Embora que o texto trate um dos problemas da ciência brasileira no tempo presente, há muito que é um fato constante na história nacional. Nem se trata de se comparar aos estrangeiros, eles lá têm seus problemas e muitos um qualidade: oferecer a possibilidade de se realizar ciência sem entraves por nós conhecidos. Todavia, nem precisa ser sociólogo da comunicação científica ou outro superespecialista para perceber tal fenômeno no País. Basta perceber que as bibliografias especializadas nacionais pouco se desenvolveram no País em áreas afeitas à inovação tais como em Genética ou Computação. Na verdade, compreendendo bibliografias nacionais especializadas ou temáticas como sistemas de informação para o desenvolvimento da ciência nacional perderam seus caminhos no largo histórico.
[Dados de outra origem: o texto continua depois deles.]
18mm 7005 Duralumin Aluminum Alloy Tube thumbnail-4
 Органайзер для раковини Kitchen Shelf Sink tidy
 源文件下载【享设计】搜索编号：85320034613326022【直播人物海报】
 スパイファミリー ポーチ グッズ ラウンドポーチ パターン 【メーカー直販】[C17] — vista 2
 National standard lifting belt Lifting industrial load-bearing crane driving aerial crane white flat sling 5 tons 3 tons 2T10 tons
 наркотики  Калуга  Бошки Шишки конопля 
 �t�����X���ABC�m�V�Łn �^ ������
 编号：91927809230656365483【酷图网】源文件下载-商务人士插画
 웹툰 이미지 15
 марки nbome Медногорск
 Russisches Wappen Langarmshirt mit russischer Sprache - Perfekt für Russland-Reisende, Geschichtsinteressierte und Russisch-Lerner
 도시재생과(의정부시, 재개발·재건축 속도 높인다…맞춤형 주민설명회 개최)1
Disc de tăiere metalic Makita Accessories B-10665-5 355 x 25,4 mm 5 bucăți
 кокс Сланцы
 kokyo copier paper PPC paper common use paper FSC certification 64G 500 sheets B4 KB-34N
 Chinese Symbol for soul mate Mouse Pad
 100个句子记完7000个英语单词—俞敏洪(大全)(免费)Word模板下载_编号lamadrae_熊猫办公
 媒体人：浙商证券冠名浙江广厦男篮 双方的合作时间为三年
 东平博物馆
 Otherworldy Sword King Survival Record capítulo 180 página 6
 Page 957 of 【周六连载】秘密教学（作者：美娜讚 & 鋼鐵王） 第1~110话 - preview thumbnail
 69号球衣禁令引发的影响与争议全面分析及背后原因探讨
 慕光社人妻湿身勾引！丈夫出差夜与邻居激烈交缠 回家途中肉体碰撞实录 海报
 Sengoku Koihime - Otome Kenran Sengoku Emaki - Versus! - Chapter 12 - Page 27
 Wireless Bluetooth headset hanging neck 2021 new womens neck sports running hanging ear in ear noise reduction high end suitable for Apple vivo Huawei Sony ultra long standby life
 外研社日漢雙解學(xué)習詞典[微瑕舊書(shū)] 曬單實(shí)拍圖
Desde governos incompetentes à formulação de políticas de informação, ciência, tecnologia e inovação à mediocridade do populismo que historicamente fala de aumento de números e nunca de qualidade. Sem falar em problemas de governabilidade ligados à manutenção do poder ou dos poderes diante do fardo histórico da corrupção, a qualidade que pode ser percebida decorre quase que cem por cento de esforços, inteligência, criatividade e grande teimosia de cientistas brasileiros e pouco das ações de agências de fomento ou reguladoras em ciência brasileira. Um dos entraves que o populismo histórico causa ao País é sua capacidade aparelhar tais instituições de tal forma que a mediocridade é a madrinha e a madrasta de se pensar ou agir em ciência. Além de tudo isso que de forma aqui foi simplificado ou ao que se pode perceber em relação ao problema destacado no texto, se a ampliação do número de vagas nas universidade não alcança a formação de cientistas e na capacidade de estes poderem continuar pesquisando com ao menos um grau de dignidade acima da mediocridade, o 'êxodo' continuará seu percurso histórico com mentes superiores escapando, pouco a pouco, e cardumes de medíocres sintetizando-se coloniais aos borbotões.